Nowadays, beauty pageants have increasingly become a marketing tool and are aimed for promotional activities which can garner money by showcasing glamour and glitz. Keeping this in mind, most beauty pageants permit excessive use of make-up, competition and sexuality, which adversely impacts young girls. Moreover, organizers of beauty pageants have the sole idea of garnering increased profits and do not care for the feelings of the small children. This especially impacts the girl child, as most beauty contents have a bevy of female participants as compared with males. Experts argue that there is an urgent need to establish stringent guidelines to help protecting the rights of the participants and ensure that they are not exploited (Healy).
Girls, as young as eleven months, take part in beauty pageants and it is the sole decision of their parents to make them participate in these pageants.
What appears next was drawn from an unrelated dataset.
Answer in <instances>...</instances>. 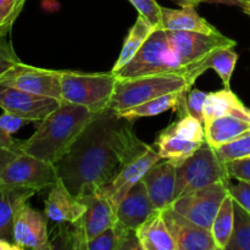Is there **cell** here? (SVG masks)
<instances>
[{"label":"cell","instance_id":"obj_36","mask_svg":"<svg viewBox=\"0 0 250 250\" xmlns=\"http://www.w3.org/2000/svg\"><path fill=\"white\" fill-rule=\"evenodd\" d=\"M209 93L203 92V90L190 89L187 95V112L188 115H192L195 119L202 121L204 124V106L205 100H207Z\"/></svg>","mask_w":250,"mask_h":250},{"label":"cell","instance_id":"obj_11","mask_svg":"<svg viewBox=\"0 0 250 250\" xmlns=\"http://www.w3.org/2000/svg\"><path fill=\"white\" fill-rule=\"evenodd\" d=\"M60 104L61 100L55 98L33 94L0 83V109L29 122L43 121L55 111Z\"/></svg>","mask_w":250,"mask_h":250},{"label":"cell","instance_id":"obj_42","mask_svg":"<svg viewBox=\"0 0 250 250\" xmlns=\"http://www.w3.org/2000/svg\"><path fill=\"white\" fill-rule=\"evenodd\" d=\"M0 250H22L17 244L6 238H0Z\"/></svg>","mask_w":250,"mask_h":250},{"label":"cell","instance_id":"obj_7","mask_svg":"<svg viewBox=\"0 0 250 250\" xmlns=\"http://www.w3.org/2000/svg\"><path fill=\"white\" fill-rule=\"evenodd\" d=\"M116 76L107 73H81L63 71L61 80L62 102L81 105L99 114L107 109L116 85Z\"/></svg>","mask_w":250,"mask_h":250},{"label":"cell","instance_id":"obj_19","mask_svg":"<svg viewBox=\"0 0 250 250\" xmlns=\"http://www.w3.org/2000/svg\"><path fill=\"white\" fill-rule=\"evenodd\" d=\"M36 193L33 188L10 185L0 180V238L12 241L17 212Z\"/></svg>","mask_w":250,"mask_h":250},{"label":"cell","instance_id":"obj_44","mask_svg":"<svg viewBox=\"0 0 250 250\" xmlns=\"http://www.w3.org/2000/svg\"><path fill=\"white\" fill-rule=\"evenodd\" d=\"M238 1L241 2V7H243V6H246L247 4H248L249 0H238Z\"/></svg>","mask_w":250,"mask_h":250},{"label":"cell","instance_id":"obj_24","mask_svg":"<svg viewBox=\"0 0 250 250\" xmlns=\"http://www.w3.org/2000/svg\"><path fill=\"white\" fill-rule=\"evenodd\" d=\"M205 141L214 149L229 144L250 129V122L225 115L204 125Z\"/></svg>","mask_w":250,"mask_h":250},{"label":"cell","instance_id":"obj_43","mask_svg":"<svg viewBox=\"0 0 250 250\" xmlns=\"http://www.w3.org/2000/svg\"><path fill=\"white\" fill-rule=\"evenodd\" d=\"M242 9H243V11L246 12V14L248 15V16L250 17V0H249V2H248V4H247L246 6H243V7H242Z\"/></svg>","mask_w":250,"mask_h":250},{"label":"cell","instance_id":"obj_8","mask_svg":"<svg viewBox=\"0 0 250 250\" xmlns=\"http://www.w3.org/2000/svg\"><path fill=\"white\" fill-rule=\"evenodd\" d=\"M78 199L84 203L87 209L81 219L70 224L68 242L72 249L83 250L87 242L116 224L117 217L116 210L112 207L111 202L100 192Z\"/></svg>","mask_w":250,"mask_h":250},{"label":"cell","instance_id":"obj_20","mask_svg":"<svg viewBox=\"0 0 250 250\" xmlns=\"http://www.w3.org/2000/svg\"><path fill=\"white\" fill-rule=\"evenodd\" d=\"M187 95L188 92H175L170 94L161 95V97L151 99L149 102L143 103L141 105L131 107V109L124 110L117 114L124 119L133 122L134 120L142 119V117L156 116L167 110L175 109L178 112V116L183 117L188 115L187 112Z\"/></svg>","mask_w":250,"mask_h":250},{"label":"cell","instance_id":"obj_15","mask_svg":"<svg viewBox=\"0 0 250 250\" xmlns=\"http://www.w3.org/2000/svg\"><path fill=\"white\" fill-rule=\"evenodd\" d=\"M12 241L21 249H53L48 234V225L43 215L28 203L19 210L15 219Z\"/></svg>","mask_w":250,"mask_h":250},{"label":"cell","instance_id":"obj_21","mask_svg":"<svg viewBox=\"0 0 250 250\" xmlns=\"http://www.w3.org/2000/svg\"><path fill=\"white\" fill-rule=\"evenodd\" d=\"M231 115L250 122V109L231 89L224 88L208 94L204 106V125L217 117Z\"/></svg>","mask_w":250,"mask_h":250},{"label":"cell","instance_id":"obj_38","mask_svg":"<svg viewBox=\"0 0 250 250\" xmlns=\"http://www.w3.org/2000/svg\"><path fill=\"white\" fill-rule=\"evenodd\" d=\"M22 153L21 142L17 139L0 141V177L10 163Z\"/></svg>","mask_w":250,"mask_h":250},{"label":"cell","instance_id":"obj_28","mask_svg":"<svg viewBox=\"0 0 250 250\" xmlns=\"http://www.w3.org/2000/svg\"><path fill=\"white\" fill-rule=\"evenodd\" d=\"M234 227V208H233V198L231 194L227 195L222 202L210 232L214 238L219 250H226L229 243L232 233H233Z\"/></svg>","mask_w":250,"mask_h":250},{"label":"cell","instance_id":"obj_29","mask_svg":"<svg viewBox=\"0 0 250 250\" xmlns=\"http://www.w3.org/2000/svg\"><path fill=\"white\" fill-rule=\"evenodd\" d=\"M238 53L234 50V46L232 48H221L215 50L214 53L208 56L207 60L203 62V71H208L212 68L215 72L219 75L224 83V88L231 89V78L233 75V71L236 68V63L238 61Z\"/></svg>","mask_w":250,"mask_h":250},{"label":"cell","instance_id":"obj_23","mask_svg":"<svg viewBox=\"0 0 250 250\" xmlns=\"http://www.w3.org/2000/svg\"><path fill=\"white\" fill-rule=\"evenodd\" d=\"M136 234L142 250H177L161 210H156L144 221L136 229Z\"/></svg>","mask_w":250,"mask_h":250},{"label":"cell","instance_id":"obj_1","mask_svg":"<svg viewBox=\"0 0 250 250\" xmlns=\"http://www.w3.org/2000/svg\"><path fill=\"white\" fill-rule=\"evenodd\" d=\"M148 146L134 133L131 121L107 107L95 115L56 164L59 177L77 198L93 194Z\"/></svg>","mask_w":250,"mask_h":250},{"label":"cell","instance_id":"obj_14","mask_svg":"<svg viewBox=\"0 0 250 250\" xmlns=\"http://www.w3.org/2000/svg\"><path fill=\"white\" fill-rule=\"evenodd\" d=\"M177 250H219L211 232L190 221L172 207L161 210Z\"/></svg>","mask_w":250,"mask_h":250},{"label":"cell","instance_id":"obj_33","mask_svg":"<svg viewBox=\"0 0 250 250\" xmlns=\"http://www.w3.org/2000/svg\"><path fill=\"white\" fill-rule=\"evenodd\" d=\"M26 0H0V36L6 37L21 14Z\"/></svg>","mask_w":250,"mask_h":250},{"label":"cell","instance_id":"obj_30","mask_svg":"<svg viewBox=\"0 0 250 250\" xmlns=\"http://www.w3.org/2000/svg\"><path fill=\"white\" fill-rule=\"evenodd\" d=\"M234 227L226 250H250V212L233 199Z\"/></svg>","mask_w":250,"mask_h":250},{"label":"cell","instance_id":"obj_10","mask_svg":"<svg viewBox=\"0 0 250 250\" xmlns=\"http://www.w3.org/2000/svg\"><path fill=\"white\" fill-rule=\"evenodd\" d=\"M59 178L56 165L22 151L7 165L0 180L10 185L33 188L38 192L51 187Z\"/></svg>","mask_w":250,"mask_h":250},{"label":"cell","instance_id":"obj_13","mask_svg":"<svg viewBox=\"0 0 250 250\" xmlns=\"http://www.w3.org/2000/svg\"><path fill=\"white\" fill-rule=\"evenodd\" d=\"M160 160H163V158L159 154L155 144L149 146L143 154H141L136 159L129 161L127 165H125L124 168L119 172V175L111 182L100 188L98 192L104 194L111 202L112 207L116 210L122 199L131 190V188L134 187L139 181H142V178L148 172L149 168Z\"/></svg>","mask_w":250,"mask_h":250},{"label":"cell","instance_id":"obj_37","mask_svg":"<svg viewBox=\"0 0 250 250\" xmlns=\"http://www.w3.org/2000/svg\"><path fill=\"white\" fill-rule=\"evenodd\" d=\"M28 122L29 121L22 119V117L15 116V115L4 111V114L0 116V141L12 139V134Z\"/></svg>","mask_w":250,"mask_h":250},{"label":"cell","instance_id":"obj_4","mask_svg":"<svg viewBox=\"0 0 250 250\" xmlns=\"http://www.w3.org/2000/svg\"><path fill=\"white\" fill-rule=\"evenodd\" d=\"M164 31L168 46L187 70L188 81L192 85L204 73L203 62L210 54L217 49L232 48L237 44L236 41L220 32L207 34L190 31Z\"/></svg>","mask_w":250,"mask_h":250},{"label":"cell","instance_id":"obj_17","mask_svg":"<svg viewBox=\"0 0 250 250\" xmlns=\"http://www.w3.org/2000/svg\"><path fill=\"white\" fill-rule=\"evenodd\" d=\"M84 203L67 189L59 178L49 192L45 202V215L50 221L60 225H70L84 214Z\"/></svg>","mask_w":250,"mask_h":250},{"label":"cell","instance_id":"obj_34","mask_svg":"<svg viewBox=\"0 0 250 250\" xmlns=\"http://www.w3.org/2000/svg\"><path fill=\"white\" fill-rule=\"evenodd\" d=\"M19 63H21V60L17 56L14 46L6 37L0 36V81Z\"/></svg>","mask_w":250,"mask_h":250},{"label":"cell","instance_id":"obj_22","mask_svg":"<svg viewBox=\"0 0 250 250\" xmlns=\"http://www.w3.org/2000/svg\"><path fill=\"white\" fill-rule=\"evenodd\" d=\"M161 28L167 31H190L212 34L217 31L212 24L203 19L194 6H182V9H168L161 6Z\"/></svg>","mask_w":250,"mask_h":250},{"label":"cell","instance_id":"obj_32","mask_svg":"<svg viewBox=\"0 0 250 250\" xmlns=\"http://www.w3.org/2000/svg\"><path fill=\"white\" fill-rule=\"evenodd\" d=\"M224 163L250 156V129L233 142L215 149Z\"/></svg>","mask_w":250,"mask_h":250},{"label":"cell","instance_id":"obj_2","mask_svg":"<svg viewBox=\"0 0 250 250\" xmlns=\"http://www.w3.org/2000/svg\"><path fill=\"white\" fill-rule=\"evenodd\" d=\"M95 115L84 106L61 102L55 111L41 121L36 132L21 142L22 151L56 165Z\"/></svg>","mask_w":250,"mask_h":250},{"label":"cell","instance_id":"obj_27","mask_svg":"<svg viewBox=\"0 0 250 250\" xmlns=\"http://www.w3.org/2000/svg\"><path fill=\"white\" fill-rule=\"evenodd\" d=\"M205 143V142H204ZM203 143L200 142H190L180 137L167 134L161 132L158 141L155 142V146L159 154L163 159L171 161L175 166L181 165L183 161L195 153Z\"/></svg>","mask_w":250,"mask_h":250},{"label":"cell","instance_id":"obj_9","mask_svg":"<svg viewBox=\"0 0 250 250\" xmlns=\"http://www.w3.org/2000/svg\"><path fill=\"white\" fill-rule=\"evenodd\" d=\"M229 194V185L216 182L185 194L176 199L171 207L190 221L210 231L222 202Z\"/></svg>","mask_w":250,"mask_h":250},{"label":"cell","instance_id":"obj_16","mask_svg":"<svg viewBox=\"0 0 250 250\" xmlns=\"http://www.w3.org/2000/svg\"><path fill=\"white\" fill-rule=\"evenodd\" d=\"M142 181L155 209L164 210L175 202L176 166L171 161L163 159L156 163L149 168Z\"/></svg>","mask_w":250,"mask_h":250},{"label":"cell","instance_id":"obj_25","mask_svg":"<svg viewBox=\"0 0 250 250\" xmlns=\"http://www.w3.org/2000/svg\"><path fill=\"white\" fill-rule=\"evenodd\" d=\"M83 250H142V248L136 231L116 221V224L87 242Z\"/></svg>","mask_w":250,"mask_h":250},{"label":"cell","instance_id":"obj_6","mask_svg":"<svg viewBox=\"0 0 250 250\" xmlns=\"http://www.w3.org/2000/svg\"><path fill=\"white\" fill-rule=\"evenodd\" d=\"M114 73L116 78L148 75H178L188 80L187 70L168 46L163 28H156L139 49L136 56L121 70Z\"/></svg>","mask_w":250,"mask_h":250},{"label":"cell","instance_id":"obj_31","mask_svg":"<svg viewBox=\"0 0 250 250\" xmlns=\"http://www.w3.org/2000/svg\"><path fill=\"white\" fill-rule=\"evenodd\" d=\"M163 132L190 142H200V143L207 142L205 141L204 124L192 115L180 117L177 122L168 126Z\"/></svg>","mask_w":250,"mask_h":250},{"label":"cell","instance_id":"obj_5","mask_svg":"<svg viewBox=\"0 0 250 250\" xmlns=\"http://www.w3.org/2000/svg\"><path fill=\"white\" fill-rule=\"evenodd\" d=\"M216 182L231 183L226 163L207 142L193 155L176 166L175 200Z\"/></svg>","mask_w":250,"mask_h":250},{"label":"cell","instance_id":"obj_40","mask_svg":"<svg viewBox=\"0 0 250 250\" xmlns=\"http://www.w3.org/2000/svg\"><path fill=\"white\" fill-rule=\"evenodd\" d=\"M229 193L241 207L250 212V182L238 181L237 185H229Z\"/></svg>","mask_w":250,"mask_h":250},{"label":"cell","instance_id":"obj_3","mask_svg":"<svg viewBox=\"0 0 250 250\" xmlns=\"http://www.w3.org/2000/svg\"><path fill=\"white\" fill-rule=\"evenodd\" d=\"M192 85L183 76L148 75L117 78L109 107L116 112L131 109L151 99L175 92H189Z\"/></svg>","mask_w":250,"mask_h":250},{"label":"cell","instance_id":"obj_41","mask_svg":"<svg viewBox=\"0 0 250 250\" xmlns=\"http://www.w3.org/2000/svg\"><path fill=\"white\" fill-rule=\"evenodd\" d=\"M176 1L181 6H198L202 2H210V4H225L233 5V6H241V2L238 0H172Z\"/></svg>","mask_w":250,"mask_h":250},{"label":"cell","instance_id":"obj_26","mask_svg":"<svg viewBox=\"0 0 250 250\" xmlns=\"http://www.w3.org/2000/svg\"><path fill=\"white\" fill-rule=\"evenodd\" d=\"M155 27L150 23L146 19H144L143 16L139 15L137 17V21L134 22V24L132 26V28L129 29L128 34H127L126 39L124 42V46H122V50L120 53L119 59L115 62L114 67H112V72H116V71L121 70L124 66H126L132 59L136 56V54L138 53L139 49L143 46V44L146 43V39L149 38L151 33L155 31Z\"/></svg>","mask_w":250,"mask_h":250},{"label":"cell","instance_id":"obj_39","mask_svg":"<svg viewBox=\"0 0 250 250\" xmlns=\"http://www.w3.org/2000/svg\"><path fill=\"white\" fill-rule=\"evenodd\" d=\"M226 166L231 178L250 182V156L229 161Z\"/></svg>","mask_w":250,"mask_h":250},{"label":"cell","instance_id":"obj_12","mask_svg":"<svg viewBox=\"0 0 250 250\" xmlns=\"http://www.w3.org/2000/svg\"><path fill=\"white\" fill-rule=\"evenodd\" d=\"M63 71L45 70L21 62L12 68L0 83L12 85L19 89L55 98L61 100V80Z\"/></svg>","mask_w":250,"mask_h":250},{"label":"cell","instance_id":"obj_35","mask_svg":"<svg viewBox=\"0 0 250 250\" xmlns=\"http://www.w3.org/2000/svg\"><path fill=\"white\" fill-rule=\"evenodd\" d=\"M138 14L148 20L155 28H161V6L156 0H129Z\"/></svg>","mask_w":250,"mask_h":250},{"label":"cell","instance_id":"obj_18","mask_svg":"<svg viewBox=\"0 0 250 250\" xmlns=\"http://www.w3.org/2000/svg\"><path fill=\"white\" fill-rule=\"evenodd\" d=\"M158 209H155L148 194L143 181H139L131 188L116 209L117 222L122 226L136 231L144 221L149 219Z\"/></svg>","mask_w":250,"mask_h":250}]
</instances>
These girls are very small and do not have the opportunity to cast their vote or voice their opinion and hence are easily targeted to take part in child beauty pageants. Many of them end up as victims or pawns of child abuse as they are thrust into this arena of outside beauty at a very young age. Sometimes, they find it difficult to deal with manipulative adults and participating in such pageants often corrodes their innocent minds. Another harmful cause of participating in beauty pageants is that, some girls discontinue studies in order to keep on participating in such pageants and begin their career as a model. Also, modelling and the world of beauty pageants have a very small shelf life, especially for girls, and after a certain age may lead to the emergence of certain psychological disorders (Giroux).
The above represent the regressive idea to portray beauty and femininity and instead fashion the highly vulnerable identities of the girl child. The beauty pageants have become a platform for selling outer beauty rather than shaping and developing the personality of the girl child. In fact, the young girl may be eyed as a potential target by psychopaths and freaks. Also beauty pageants are criticized as they mainly aim to physically transform a young girl to look beautiful and attractive. From the feminist point of view, beauty pageants are criticized as they are unable to develop and sustain the ideal feminine explanation (Banet-Weiser & Portwood-Stacer).
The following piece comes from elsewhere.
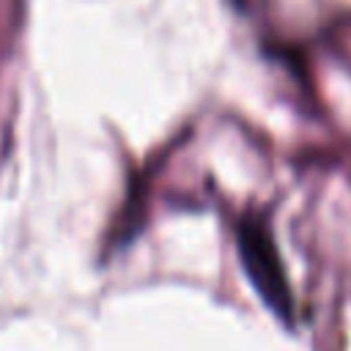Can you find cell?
Wrapping results in <instances>:
<instances>
[{"label":"cell","instance_id":"obj_1","mask_svg":"<svg viewBox=\"0 0 351 351\" xmlns=\"http://www.w3.org/2000/svg\"><path fill=\"white\" fill-rule=\"evenodd\" d=\"M236 239H239V255L252 288L274 313H280L282 318H291V291H288L285 269L266 222L252 214L244 217L239 222Z\"/></svg>","mask_w":351,"mask_h":351}]
</instances>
Such beauty pageants do not have any formulated rules and regulations and this is one of the main reasons for these pageants to adversely impact young girls. As showcased, not all beauty pageants help in enhancing the confidence, bettering the personality and shaping young girls. In fact, a complete lack of regulations implies that such pageants function according to the discretion of organizers (Healy).
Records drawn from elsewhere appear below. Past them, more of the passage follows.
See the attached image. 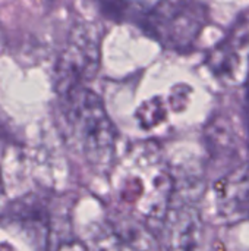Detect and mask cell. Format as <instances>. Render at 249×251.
Segmentation results:
<instances>
[{
	"label": "cell",
	"mask_w": 249,
	"mask_h": 251,
	"mask_svg": "<svg viewBox=\"0 0 249 251\" xmlns=\"http://www.w3.org/2000/svg\"><path fill=\"white\" fill-rule=\"evenodd\" d=\"M60 97L66 141L95 171H107L116 156L117 132L101 99L88 87H76Z\"/></svg>",
	"instance_id": "1"
},
{
	"label": "cell",
	"mask_w": 249,
	"mask_h": 251,
	"mask_svg": "<svg viewBox=\"0 0 249 251\" xmlns=\"http://www.w3.org/2000/svg\"><path fill=\"white\" fill-rule=\"evenodd\" d=\"M106 15L129 21L167 49H186L201 32L207 9L197 1L106 3Z\"/></svg>",
	"instance_id": "2"
},
{
	"label": "cell",
	"mask_w": 249,
	"mask_h": 251,
	"mask_svg": "<svg viewBox=\"0 0 249 251\" xmlns=\"http://www.w3.org/2000/svg\"><path fill=\"white\" fill-rule=\"evenodd\" d=\"M100 38L98 29L92 25L81 24L73 28L54 68L59 96L85 87V82L94 78L100 63Z\"/></svg>",
	"instance_id": "3"
},
{
	"label": "cell",
	"mask_w": 249,
	"mask_h": 251,
	"mask_svg": "<svg viewBox=\"0 0 249 251\" xmlns=\"http://www.w3.org/2000/svg\"><path fill=\"white\" fill-rule=\"evenodd\" d=\"M87 251H166L147 224L136 218L107 219L85 238Z\"/></svg>",
	"instance_id": "4"
},
{
	"label": "cell",
	"mask_w": 249,
	"mask_h": 251,
	"mask_svg": "<svg viewBox=\"0 0 249 251\" xmlns=\"http://www.w3.org/2000/svg\"><path fill=\"white\" fill-rule=\"evenodd\" d=\"M210 65L214 74L227 84H239L249 66V22L235 31L211 53Z\"/></svg>",
	"instance_id": "5"
},
{
	"label": "cell",
	"mask_w": 249,
	"mask_h": 251,
	"mask_svg": "<svg viewBox=\"0 0 249 251\" xmlns=\"http://www.w3.org/2000/svg\"><path fill=\"white\" fill-rule=\"evenodd\" d=\"M216 197L223 221L229 224L249 221V162L217 184Z\"/></svg>",
	"instance_id": "6"
},
{
	"label": "cell",
	"mask_w": 249,
	"mask_h": 251,
	"mask_svg": "<svg viewBox=\"0 0 249 251\" xmlns=\"http://www.w3.org/2000/svg\"><path fill=\"white\" fill-rule=\"evenodd\" d=\"M198 213L189 207L176 210L167 228L166 251H197L201 246L203 226Z\"/></svg>",
	"instance_id": "7"
}]
</instances>
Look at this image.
Banet-Weiser, Sarah, and Laura Portwood-Stacer. “I Just Want to Be Me Again!: Beauty Pageants, Reality Television and Post-Feminism.” Feminist Theory, vol. 7, no. 2, 2006, pp. 255–272., doi:10.1177/1464700106064423.
Giroux, Henry A. “Nymphet Fantasies: Child Beauty Pageants and the Politics of Innocence.” Social Text, no. 57, 1998, p. 31., doi:10.2307/466880.
Healy, Michelle. “Could Child Beauty Pageants Be Banned in the USA?” USA Today, Gannett Satellite Information Network, 25 Sept. 2013, www.usatoday.com/story/news/nation/2013/09/22/beauty-pageants-children–ban/2842431/.
Phang, Yii-Huei. “Child Beauty Pageants: Why Should We Condone Them?” The Huffington Post, TheHuffingtonPost.com, 30 Oct. 2013, www.huffingtonpost.com/yiihuei-phang/child-beauty-pageants-why_b_3839723.html.